Bladder cancer is a heterogeneous disease, which means that only single treatment is not enough. Current research is actively exploring novel combinations and ideal sequencing with various treatment modalities, especially immunotherapy combined with chemotherapy, radiotherapy or targeted therapies. Although bladder cancer carries the third highest mutation rate of all studied cancers, suggesting the possibility of increased immunogenicity via the development of neoantigens, it is clear from existing data that the majority of patients will not respond to monotherapy [23‐25]. Interestingly, chemotherapeutic agents have direct cytotoxic effects on tumor cells that release tumor antigens but also have positive effects on immune effector T cells [26]. Therefore, in theory, one-shot IAC can play a synergistic role as a single immunotherapy. Moreover, chemotherapy may substantially prolong the total duration of neoadjuvant immunotherapy [27]. However, patient selection must be optimized. In addition to having good renal function, it is also necessary to pay attention to the patient’s nutritional status and immune system, which may be hampered by an aged-related reduction in functional decline. With an average age of 73 years at diagnosis, perioperative immunonutrition has a significant impact on surgery and the efficacy of immunotherapy [28]. According to our findings, BMI, diabetes and ASA score were associated with survival and may be the modifiable predictors in older and sicker patient populations. Additionally, the optimization of toxicity and tolerability of combination therapies through appropriate dosing and sequencing should be determined using well-designed clinical trials.

The strengths of our study are the selection of only one surgeon’s cases for minimizing the influence of different levels of maturity and the use of propensity-score matching to reduce the inherent biases. As a result, patients who were matched only on the basis of key variables were selected. However, an important limitation is our drawing conclusions from small sample and highly selected patients with retrospective, nonrandomized data, which might introduce possible selection biases that we did not control for. Another limitation of the present study was that there was no consistent record of recurrence-free survival (RFS) in the long-term follow-up period. Although the final pathology showed no difference between the cohorts, the proportion of positive surgical margins was higher in NIAC cohort. It is possible that NIAC cohort had lower stage disease to begin with which would affect the RFS of patients. However, it should be noted that OS is the gold standard and the most dependable end point in clinical cancer research to support treatment algorithms. Furthermore, CSS may be a surrogate endpoint for RFS. Nevertheless, we were not able to detect statistically significant differences between the groups in OS or CSS. At the same time, more than half of our patients were from all over the country, and some proportion of patients did not have clear data on disease recurrence. Therefore, RFS is not as important. Finally, we should know that there was not a specific marker to judge the safety, tolerability, or clinical benefit of the treatments in the subgroups of patients. Answers to some of these questions will become clearer as these studies begin to mature with clinical readouts.

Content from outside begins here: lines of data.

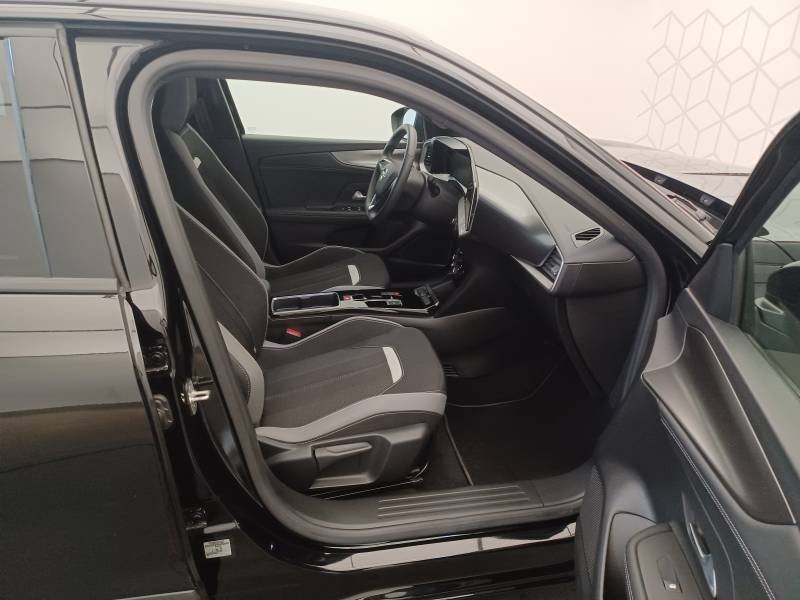 Opel Mokka - Photo 14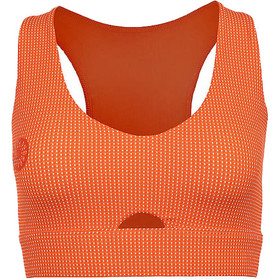 Indian Maharadja Cut-out Sport BH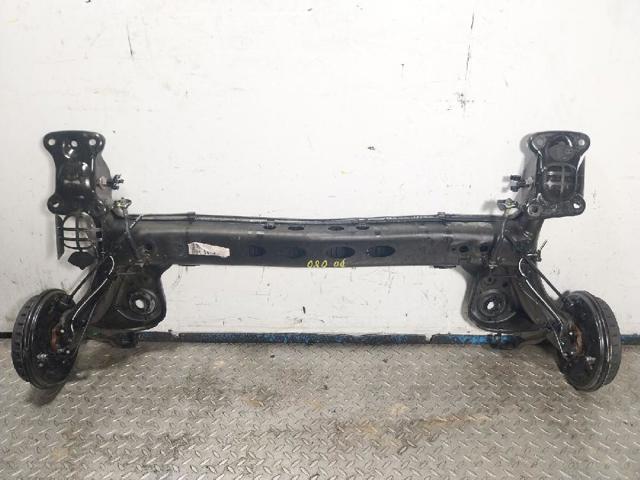 2Q0501053CH VAG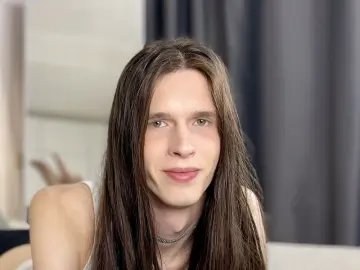 Livejasmin Free Porn Cam of JessieRayne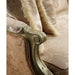 Langleben Love Seat - Marjories Furniture (Las Vegas, NV)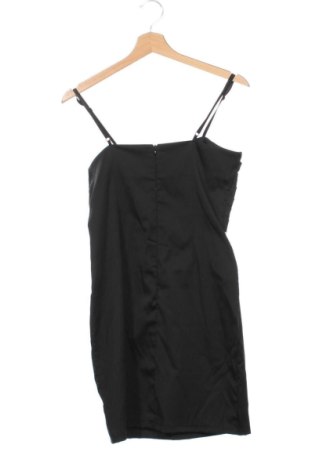 Рокля Unbranded, Размер L, Цвят Многоцветен, Цена 20,45 €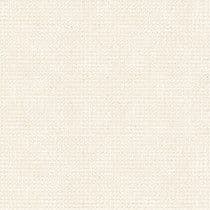 Ultra II 2 Wallpaper 58829 By Marburg Wallcoverings For Today Interiors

This long-term follow-up, retrospective study of one-shot neoadjuvant IAC in patients who underwent RC from 2006 to 2015 shows significant advantages in pathological downstaging but not in OS or CSS. Moreover, this study demonstrates the safety and tolerability of this treatment and provides a basis for combination therapy. Future efforts to improve survival in patients with bladder cancer is warranted and further study of the ideal neoadjuvant therapeutic strategies followed by RC is needed.